2) Establish an international movement to bring home lapsed Catholics with a national plan for each country established by each national conference of bishops with the support of the Vatican and mandated participation by each diocese.
3) Establish diocesan and parish offices of adult education and catechesis to foster mid-week adult religious and scriptural educational programs.
None of these solutions seem very promising to me. The typical Catholic response to problems is to create a program. That worked in this country when many Catholics were poor immigrants who lived in Catholic cultural ghettos. Unless we heed Fr. Cantalmessa's observation of the need for preaching the heart of the Gospel and inviting people into a lived relationship with Christ, these programs won't be as successful as they could be. Unless we identify our intentional disciples in our midst, support them, hold them up as the norm for Christian living, and give them tools with which to evangelize others, we will continue to see the seed of faith planted in the hearts of baptized Catholics bloom in Evangelical churches.
Intentional disciples who live and speak about their faith have a much greater potential for successful evangelization than a program. For one thing, they encounter people who are fallen away. By definition, fallen away Catholics aren't present in our parish churches when we advertise our programs in the bulletin! Furthermore, successful evangelization begins with a trusting relationship – either with an individual Christian, or with the Scriptures, or with an institution like the Church. This is perhaps one reason why our frequent commenter, Gina, is soured on the idea of talking about her faith. She's been accosted with questions about her relationship with Jesus by strangers whom she does not trust.

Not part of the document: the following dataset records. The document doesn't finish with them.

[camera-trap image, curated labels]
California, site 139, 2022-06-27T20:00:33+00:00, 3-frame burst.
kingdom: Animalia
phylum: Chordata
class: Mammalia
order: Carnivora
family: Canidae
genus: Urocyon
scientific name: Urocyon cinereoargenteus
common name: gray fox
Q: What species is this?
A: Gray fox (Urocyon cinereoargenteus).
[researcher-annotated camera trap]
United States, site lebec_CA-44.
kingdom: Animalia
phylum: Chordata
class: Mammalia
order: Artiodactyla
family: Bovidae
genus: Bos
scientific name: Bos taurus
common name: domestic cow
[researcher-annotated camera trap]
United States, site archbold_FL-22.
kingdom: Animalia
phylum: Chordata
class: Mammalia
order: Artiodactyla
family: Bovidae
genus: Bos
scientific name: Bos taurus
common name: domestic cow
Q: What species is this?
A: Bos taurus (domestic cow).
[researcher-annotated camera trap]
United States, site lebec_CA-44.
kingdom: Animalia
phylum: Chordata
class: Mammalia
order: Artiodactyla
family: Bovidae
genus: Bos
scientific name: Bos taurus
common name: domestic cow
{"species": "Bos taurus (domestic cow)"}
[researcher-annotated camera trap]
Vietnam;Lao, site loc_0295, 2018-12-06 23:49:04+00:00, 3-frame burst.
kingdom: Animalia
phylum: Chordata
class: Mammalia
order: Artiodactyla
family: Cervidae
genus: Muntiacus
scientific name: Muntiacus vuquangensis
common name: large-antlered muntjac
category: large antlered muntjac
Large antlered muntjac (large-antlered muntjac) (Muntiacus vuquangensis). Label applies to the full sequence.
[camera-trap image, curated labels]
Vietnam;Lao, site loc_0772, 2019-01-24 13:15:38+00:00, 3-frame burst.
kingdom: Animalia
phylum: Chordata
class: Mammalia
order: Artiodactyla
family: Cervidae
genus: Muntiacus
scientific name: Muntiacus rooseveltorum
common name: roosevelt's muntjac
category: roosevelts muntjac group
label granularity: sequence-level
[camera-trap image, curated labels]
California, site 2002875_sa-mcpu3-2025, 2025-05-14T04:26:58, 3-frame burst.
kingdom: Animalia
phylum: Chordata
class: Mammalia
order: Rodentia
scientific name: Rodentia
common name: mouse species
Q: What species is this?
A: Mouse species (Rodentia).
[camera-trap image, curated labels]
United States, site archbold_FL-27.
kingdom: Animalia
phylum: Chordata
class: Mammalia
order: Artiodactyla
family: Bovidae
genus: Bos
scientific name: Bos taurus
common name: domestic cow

For the same reason, catechetical programs won't be successful until we begin to develop a culture of intentional discipleship. Every campus ministry I was involved with had over 1500 registered parishioners made up of students, university faculty, staff, administrators, plus local folks. Every year because of the tremendous turnover due to graduations, drop outs, transfers, incoming freshmen and graduate students and the general mobility of well-educated Americans, we re-registered every parishioner. Every year we invited people to express what offerings they'd be interested in. Usually a good percentage of people would say they were interested in Bible study, but when we offered bible studies, only a handful – often less than fifteen people - showed up. I don't think my experience is unusual. People who remain uncatechized in spite of the offerings that already exist may well do so because faith is not the highest or even a high priority for them. That's not the case for intentional disciples.
Relying upon the bishops to come up with a plan of evangelization may not be a great idea unless they collaborate with those who are involved already in direct evangelization. The bishops have a lot to teach about the principles of evangelization, but few have experience in the field. With how many unbelievers and fallen away Catholics does the average bishop get to meet and establish a relationship? I certainly didn't meet many as a pastor.
I am grateful Fr. Mendoza is asking the question, "Why do Catholics become Evangelicals?" Too often we ignore that it is happening at all. And while their faith and their relationship with Jesus might be awakened in the megachurches that are popping up everywhere, Catholics who leave the Church are missing the supernatural supports of that faith and relationship: the Sacraments, the wisdom of 2,000 years of Christian experience and teaching, and the communion of saints - that cloud of witnesses living and deceased who support us with their prayers, example, and love. Their ongoing journey of faith may be more rocky than it need be.